--- Directions ---
Reproduce the passage on time labeling below word for word, from "To aggregate several" up to and including "a new slice.".
── Document segment
Time labeling scheme demonstration

To aggregate several temporal factors, we define an operator \(A(\cdot ): R^d \times R^d \times R^d \rightarrow R^d\) to combine different temporal features. Take “2011-04-05 18:10:23” as an example, its label ids at month, day of week, and hour are 3 (April), 2 (Tuesday), 18 (after 18:00). Hence its temporal latent factor is formulated as \(A(T_{1, 3}, T_{2, 2}, T_{3,18})\). It is important to note that our scheme is flexible: we are able to ignore one feature by taking away a slice, or introduce a new feature by adding a new slice.

Memory Reducing Trick We reduce the input data size through a binary coding trick. We employ one label id instead of three to represent the three slices. In detail, we use 4 bits to represent the month, 3 bits to represent the day of week, and 5 bits to represent the hour slot. So the time label id can be represented by an integer of 16 bits. For instance, “2011-04-05 18:10:23” could be coded as “0011 010 10010”, and its label id is 850. When we learn the model, we transform the label id into binary representation and find corresponding label to each slice. After labeling the time, we are able to model the temporal effect from a user-time-POI latent factorization model; see details in Sect. 4.
────
── Dataset section
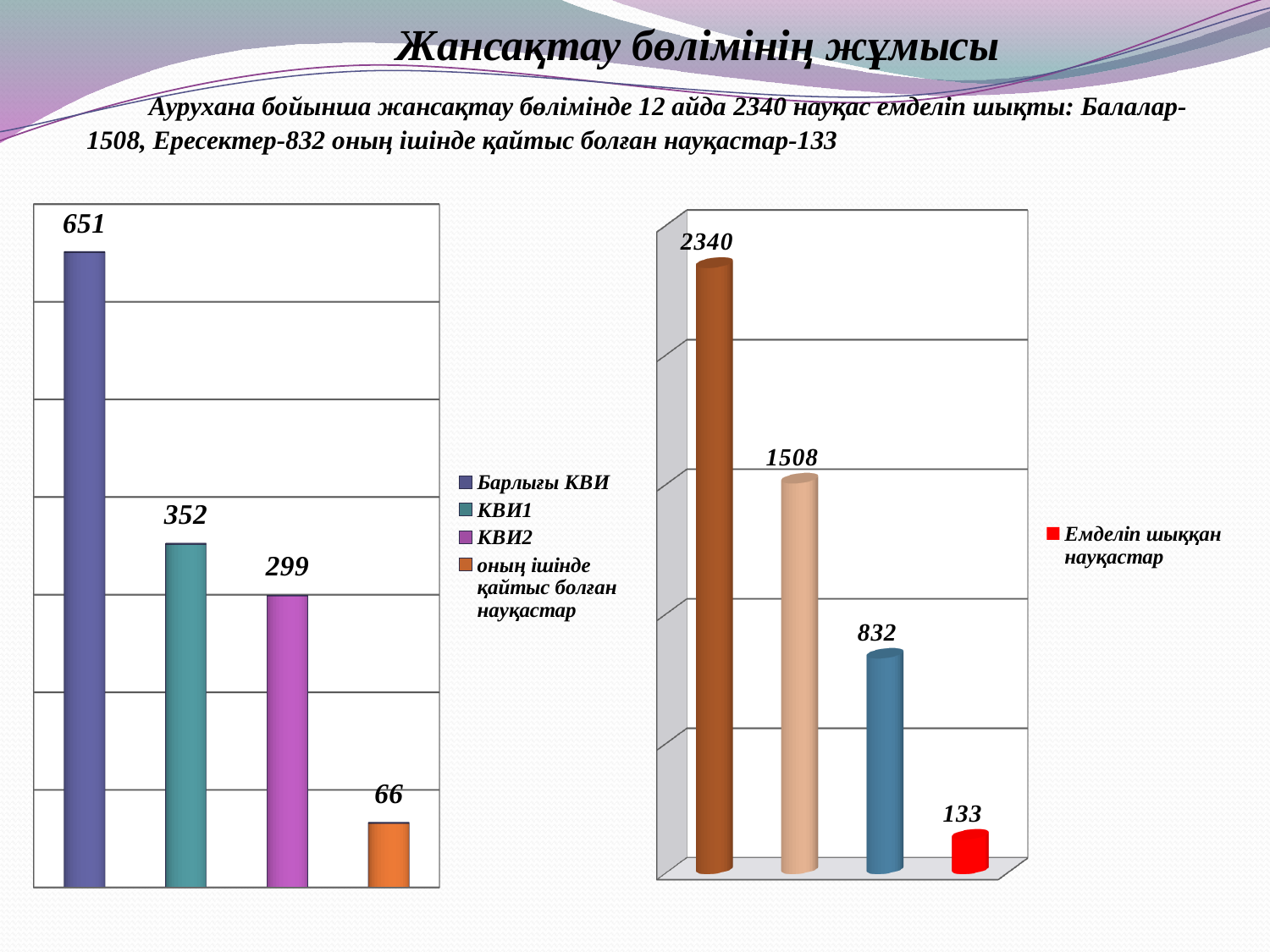
In the right chart, what is the difference between the second bar (1508) and the third bar (832)? 676 In the left chart, how many entries does the legend list? 4 In the right chart, what is the value of the tallest bar? 2340 In the left chart, what is the value for КВИ2? 299 In the left chart, what is the value for КВИ1? 352 In the left chart, what is the value for оның ішінде қайтыс болған науқастар? 66 What type of chart is the right chart? Bar chart In the left chart, what is the value for Барлығы КВИ? 651 In the left chart, what is the difference between the values for КВИ1 and КВИ2? 53 In the right chart, how many bars are plotted? 4 In the right chart, what is the value of the red bar? 133 In the left chart, which legend entry has the lowest value? оның ішінде қайтыс болған науқастар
────
--- Result ---
To aggregate several temporal factors, we define an operator \(A(\cdot ): R^d \times R^d \times R^d \rightarrow R^d\) to combine different temporal features. Take “2011-04-05 18:10:23” as an example, its label ids at month, day of week, and hour are 3 (April), 2 (Tuesday), 18 (after 18:00). Hence its temporal latent factor is formulated as \(A(T_{1, 3}, T_{2, 2}, T_{3,18})\). It is important to note that our scheme is flexible: we are able to ignore one feature by taking away a slice, or introduce a new feature by adding a new slice.